Much of Quicken Loans market share growth occurred during the worst part of the great recession (2008 and 2009) when mortgage companies were dropping like flies. Quicken Loans was insulated mainly because it did not deal with subprime mortgages.
So, is bigger better? Should you consider Quicken Loans for your next home purchase or mortgage refinance? This in-depth review will highlight the strengths and weaknesses of Quicken Loans and weigh the pros and cons of doing business with the Detroit-based mortgage lender.
What Does Quicken Loans Offer?
One of the significant advantages of Quicken Loans is its broad selection of mortgage products. Unlike other online lenders that dabble in all kinds of loan products, Quicken Loans focuses on the mortgage sector.
A smart choice for buyers who plan to flip the property in a few years or who want to guarantee lower rates in the early years.
Quicken Loans differentiates itself from the crowd of mortgage lenders by giving borrowers the ability to choose whatever term they prefer from 8 to 30 years.

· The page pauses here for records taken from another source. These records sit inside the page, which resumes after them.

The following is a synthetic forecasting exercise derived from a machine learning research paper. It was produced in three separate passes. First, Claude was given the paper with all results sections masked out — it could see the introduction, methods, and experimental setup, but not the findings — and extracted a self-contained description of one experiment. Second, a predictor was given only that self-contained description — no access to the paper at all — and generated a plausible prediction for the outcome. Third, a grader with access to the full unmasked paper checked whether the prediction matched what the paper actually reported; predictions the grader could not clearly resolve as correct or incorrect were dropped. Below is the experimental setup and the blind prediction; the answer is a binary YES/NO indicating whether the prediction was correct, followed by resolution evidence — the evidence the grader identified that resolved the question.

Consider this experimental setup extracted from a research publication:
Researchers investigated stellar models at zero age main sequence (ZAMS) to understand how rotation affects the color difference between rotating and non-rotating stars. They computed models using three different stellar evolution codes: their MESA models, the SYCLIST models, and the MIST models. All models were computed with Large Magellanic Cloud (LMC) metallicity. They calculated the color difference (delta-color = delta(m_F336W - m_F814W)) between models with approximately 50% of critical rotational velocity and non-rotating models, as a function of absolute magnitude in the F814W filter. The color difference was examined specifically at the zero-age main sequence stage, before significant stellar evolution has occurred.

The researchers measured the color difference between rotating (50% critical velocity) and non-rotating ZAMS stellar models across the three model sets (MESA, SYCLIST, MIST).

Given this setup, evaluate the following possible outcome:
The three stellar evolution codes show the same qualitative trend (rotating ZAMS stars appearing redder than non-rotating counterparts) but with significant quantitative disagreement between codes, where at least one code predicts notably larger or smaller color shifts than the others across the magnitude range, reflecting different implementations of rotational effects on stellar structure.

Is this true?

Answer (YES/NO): NO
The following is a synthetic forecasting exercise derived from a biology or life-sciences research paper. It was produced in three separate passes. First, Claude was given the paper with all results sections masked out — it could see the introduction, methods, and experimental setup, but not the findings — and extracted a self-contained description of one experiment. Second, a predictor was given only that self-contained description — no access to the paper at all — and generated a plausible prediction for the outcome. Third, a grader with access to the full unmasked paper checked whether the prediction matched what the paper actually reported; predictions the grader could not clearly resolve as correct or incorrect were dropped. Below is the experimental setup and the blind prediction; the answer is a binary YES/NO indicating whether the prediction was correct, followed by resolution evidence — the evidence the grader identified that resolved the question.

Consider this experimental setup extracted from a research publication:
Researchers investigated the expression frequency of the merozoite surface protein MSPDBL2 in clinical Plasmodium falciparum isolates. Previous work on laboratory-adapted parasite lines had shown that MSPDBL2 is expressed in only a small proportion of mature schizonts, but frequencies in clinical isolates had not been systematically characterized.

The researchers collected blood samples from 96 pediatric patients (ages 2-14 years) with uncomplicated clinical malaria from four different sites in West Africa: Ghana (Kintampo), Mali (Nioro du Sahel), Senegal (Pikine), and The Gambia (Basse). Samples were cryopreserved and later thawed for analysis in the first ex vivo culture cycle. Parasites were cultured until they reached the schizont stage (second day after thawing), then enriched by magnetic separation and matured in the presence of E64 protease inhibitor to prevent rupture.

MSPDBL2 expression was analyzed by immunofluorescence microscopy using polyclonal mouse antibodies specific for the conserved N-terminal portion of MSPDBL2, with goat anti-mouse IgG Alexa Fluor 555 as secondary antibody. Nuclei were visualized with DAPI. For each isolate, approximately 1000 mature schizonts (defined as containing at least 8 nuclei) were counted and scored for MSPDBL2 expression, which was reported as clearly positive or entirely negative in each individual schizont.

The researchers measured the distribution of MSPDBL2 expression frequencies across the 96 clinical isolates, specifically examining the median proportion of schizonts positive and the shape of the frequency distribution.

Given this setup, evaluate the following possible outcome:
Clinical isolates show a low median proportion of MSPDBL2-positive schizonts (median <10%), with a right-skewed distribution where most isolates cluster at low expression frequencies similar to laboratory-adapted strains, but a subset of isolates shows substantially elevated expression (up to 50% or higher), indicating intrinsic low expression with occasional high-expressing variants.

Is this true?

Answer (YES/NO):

This flexibility provides homebuyers greater control over their budget and provides the option of saving money in interest by paying off the mortgage faster.
30-Year Fixed-Rate Mortgage
The traditional 30-year mortgage, Quicken Loans’ most popular mortgage, offers low monthly payments that are fixed for the life of the loan.
15-Year Fixed-Rate Mortgage
This loan combines the security of a fixed rate with the interest savings of a shorter-term mortgage. If you can afford the larger monthly payments, it can be a smarter option than the 30-year fixed-rate mortgage.
FHA loans are easier to qualify for, provide great flexibility and rate security, and require smaller down payments. If you are looking into an FHA loan, consider Quicken Loans. It has the lowest default rate among FHA originators. QL also offers FHA Streamline, the refinance loan for FHA mortgages.
The Veteran Affairs backed loans provide veterans with lower rates and the option to buy a home with no down payment. Quicken Loans is the leading originator of VA loans.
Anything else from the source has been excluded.